Note: PMC's are PolyMorphic Classes or as the Parrot hackers like to call them, Parrot Magic Cookies.

  • Wrote a bunch of tests, fixed some bugs and updated documentation for the parrot_debugger
  • Added the ability to assign to most registers in the parrot_debugger, since eval is currently broke :( . Assigning to PMC registers still needs to be implemented.
  • Added the rand and srand dynops (dynamically loadable opcodes). Parrot does not need to be recompiled to change or modify dynops.

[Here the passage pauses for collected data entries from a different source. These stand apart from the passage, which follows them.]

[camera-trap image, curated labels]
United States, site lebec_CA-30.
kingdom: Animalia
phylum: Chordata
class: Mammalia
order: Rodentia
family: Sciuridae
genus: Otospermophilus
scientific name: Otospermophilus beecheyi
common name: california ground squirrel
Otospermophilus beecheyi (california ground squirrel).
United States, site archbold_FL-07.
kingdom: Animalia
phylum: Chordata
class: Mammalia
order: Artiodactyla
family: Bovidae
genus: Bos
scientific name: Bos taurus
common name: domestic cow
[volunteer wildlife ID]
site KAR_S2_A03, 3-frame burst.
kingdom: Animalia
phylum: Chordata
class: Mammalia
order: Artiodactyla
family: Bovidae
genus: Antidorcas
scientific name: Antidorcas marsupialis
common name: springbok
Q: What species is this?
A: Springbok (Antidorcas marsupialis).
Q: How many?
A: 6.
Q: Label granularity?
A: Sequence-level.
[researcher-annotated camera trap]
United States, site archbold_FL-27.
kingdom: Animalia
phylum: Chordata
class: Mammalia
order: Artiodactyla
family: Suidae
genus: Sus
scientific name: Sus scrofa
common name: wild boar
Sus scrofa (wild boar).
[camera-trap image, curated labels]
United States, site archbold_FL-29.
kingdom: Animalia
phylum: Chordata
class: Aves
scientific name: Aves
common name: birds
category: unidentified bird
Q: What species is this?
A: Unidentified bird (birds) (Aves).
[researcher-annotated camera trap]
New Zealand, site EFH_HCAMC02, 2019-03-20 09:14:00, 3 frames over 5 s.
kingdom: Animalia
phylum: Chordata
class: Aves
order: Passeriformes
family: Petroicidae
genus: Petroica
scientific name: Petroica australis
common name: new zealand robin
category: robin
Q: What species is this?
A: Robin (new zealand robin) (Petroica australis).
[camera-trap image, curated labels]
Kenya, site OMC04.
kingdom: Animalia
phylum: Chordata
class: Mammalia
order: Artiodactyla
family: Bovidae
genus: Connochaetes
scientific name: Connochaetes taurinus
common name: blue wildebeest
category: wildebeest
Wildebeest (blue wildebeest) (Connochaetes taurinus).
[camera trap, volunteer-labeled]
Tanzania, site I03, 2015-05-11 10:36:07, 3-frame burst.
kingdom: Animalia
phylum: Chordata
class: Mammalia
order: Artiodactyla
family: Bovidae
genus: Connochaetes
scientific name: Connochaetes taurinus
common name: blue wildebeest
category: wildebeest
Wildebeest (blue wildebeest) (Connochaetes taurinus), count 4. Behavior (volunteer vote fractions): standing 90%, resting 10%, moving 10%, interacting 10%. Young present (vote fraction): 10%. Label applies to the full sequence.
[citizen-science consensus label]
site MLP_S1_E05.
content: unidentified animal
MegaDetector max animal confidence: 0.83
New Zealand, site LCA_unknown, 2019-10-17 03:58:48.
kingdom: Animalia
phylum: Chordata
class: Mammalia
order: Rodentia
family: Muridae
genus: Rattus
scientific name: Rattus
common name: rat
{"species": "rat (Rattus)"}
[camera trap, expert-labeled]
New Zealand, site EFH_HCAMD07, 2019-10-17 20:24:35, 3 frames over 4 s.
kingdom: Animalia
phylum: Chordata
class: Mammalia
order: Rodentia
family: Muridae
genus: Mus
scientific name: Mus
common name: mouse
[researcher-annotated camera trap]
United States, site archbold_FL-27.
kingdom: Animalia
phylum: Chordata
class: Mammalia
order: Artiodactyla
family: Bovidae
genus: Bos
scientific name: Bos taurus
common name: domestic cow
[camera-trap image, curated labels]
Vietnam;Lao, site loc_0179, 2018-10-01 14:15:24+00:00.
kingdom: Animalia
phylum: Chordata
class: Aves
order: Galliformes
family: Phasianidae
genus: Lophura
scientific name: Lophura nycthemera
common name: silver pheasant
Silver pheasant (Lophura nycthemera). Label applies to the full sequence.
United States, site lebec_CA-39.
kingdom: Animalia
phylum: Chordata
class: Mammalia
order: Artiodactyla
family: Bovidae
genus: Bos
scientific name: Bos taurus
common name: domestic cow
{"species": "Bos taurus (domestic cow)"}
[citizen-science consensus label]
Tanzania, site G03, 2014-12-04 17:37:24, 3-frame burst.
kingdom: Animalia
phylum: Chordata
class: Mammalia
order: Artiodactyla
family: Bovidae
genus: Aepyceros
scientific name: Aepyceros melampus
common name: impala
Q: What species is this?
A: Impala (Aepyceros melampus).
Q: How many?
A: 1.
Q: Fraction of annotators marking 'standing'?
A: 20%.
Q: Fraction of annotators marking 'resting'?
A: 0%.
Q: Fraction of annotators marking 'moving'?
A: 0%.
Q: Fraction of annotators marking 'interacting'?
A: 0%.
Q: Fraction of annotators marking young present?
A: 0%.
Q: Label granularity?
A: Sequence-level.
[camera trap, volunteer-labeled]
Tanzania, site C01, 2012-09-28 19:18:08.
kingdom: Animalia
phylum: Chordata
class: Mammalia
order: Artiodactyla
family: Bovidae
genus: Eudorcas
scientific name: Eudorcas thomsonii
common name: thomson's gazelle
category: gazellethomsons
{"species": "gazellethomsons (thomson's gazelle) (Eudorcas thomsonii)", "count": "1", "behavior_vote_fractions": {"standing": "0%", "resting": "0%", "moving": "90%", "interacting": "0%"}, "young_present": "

  • Wrote tests for the other dynops, slyly named obscure
  • Got rid of the deprecated Random PMC as well as updating all tests and documentation which referred to it. This involved fiddling with fun stuff like the befunge interpreter written in PIR and the OpenGL examples (which evidently don't work on the latest OS X)
  • Rakudo was using the Random PMC internally and it's test suite, so my commit to Parrot broke Rakudo from even compiling on the latest Parrot. I attempted to switch Rakudo over to use the new rand/srand dynops, but they were not being installed. I added the files to Parrot's MANIFEST.generated (thanks to jnthn++ for the hint), which stores where all installable files live. Rakudo was then able to find them and I had a once again compiling Rakudo with a passing "make test". With help from moritz++, my patch was accepted and Rakudo was once again passing "make spectest." The turn-around time on this was amazing and I would like to thank everyone in #parrot and #perl6 for making it happen.
  • Added more tests for correct handling of NaN/Inf
  • Added the test directory t/pir for compiler-agnostic tests for PIR, after talking to bacek++. I attempted to test the broken .macro_local feature, but it seems that it is not currently possible to write TODO tests in PIR for PIR that does not parse. Punted on that and just wrote some simple tests for basic macro expansion.
  • Wrote tests for pbc_disassemble and pbc_dump
  • I have a mirror of the Parrot subversion repo on github, with all of the currently active Parrot branches mirrored as well. The github network mode lets you see the relative states of each branch (flash required).